Concepción Gutiérrez reiteró que a principios del próximo año cerrará definitivamente la solución a adoptar con la intención de licitar las obras del metro antes de que concluya 2005. Obras Públicas, dijo, está estudiando todas las propuestas presentadas por los ayuntamientos del área metropolitana con voluntad de consenso. «Voy a primar el consenso sobre cualquier otra cosa», proclamó. Gutiérrez aseguró que su Consejería está analizando «una por una» todas las peticiones municipales con el ánimo de llegar a un consenso que ya ve muy factible. «Aunque mi opinión sea una, tengo que respetar también la opinión del Ayuntamiento de Granada, dijo.
Izquierda Unida pidió al Gobierno andaluz el mayor esfuerzo para que la mayor parte de la línea del metro granadino sea soterrada.

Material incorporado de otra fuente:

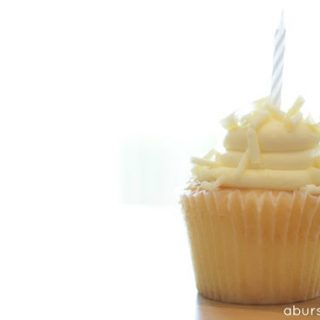 Happy Birthday to Us {1 Year in Review}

Exigió que la obra pueda comenzar en 2005 y defendió la prolongación del trazado hasta Albolote y Atarfe para descongestionar la densidad del tráfico que soporta Granada. «Lo más interesante es que el metro de Granada fuera un metro más que un tranvía», dijo el diputado gaditano, Ignacio García. En la réplica, Concepción Gutiérrez contestó que «lo que define a un metro ligero son las características de las plataformas de reservada y exclusiva, más que vaya por arriba o por abajo».
Imprevisión
El Partido Popular criticó la «imprevisión» de la Consejería de Obras Públicas «por no saber acompasar los ritmos de ejecución de los metros de Granada, Málaga y Sevilla». Según las cuentas del portavoz Jorge Ramos, las obras no comenzarán en Granada «casi hasta 2007». «En Granada ni siquiera habrán comenzado las obras cuando se abra la línea 1 de Sevilla. Es una triste realidad», dijo. Para el PP esa diferencia en los tiempos de los proyectos es «una injusticia». Ramos también criticó la «incapacidad» de la Junta por no haber podido definir y concretar las aportaciones del Estado al proyecto. «El gobierno da la espalda a Granada al no consignar ni un solo euro al metro en los presupuestos», denunció. En la réplica, la consejera de Obras Públicas sostuvo que los tres proyectos no se han abordado al mismo tiempo «porque las ciudades tienen diferente dimensión». «Hay que ir de mayor a menor, no queda otro remedio», afirmó.
Estrategia peligrosa
Los socialistas contestaron airados a las críticas de los populares y les acusaron de «montar una estrategia peligrosa de agravios entre ciudades y ciudadanos», según dijo su portavoz en la comisión, Juan Antonio Cebrián. El PSOE pidió rigor y seriedad al PP para hablar del metro de Granada a la vez que elogió la «sensibilidad de la Junta» para hacer, según sus palabras, «el mejor metro posible, el de mayor consenso y el más viable técnicamente». A su juicio, la Junta acomete el proyecto «en condiciones de equidad y justicia» con una previsión de financiación igual para las tres ciudades; con un 33% a cargo del Estado, un 17% a cargo de los ayuntamientos y el otro 50% a cargo de la Junta de Andalucía.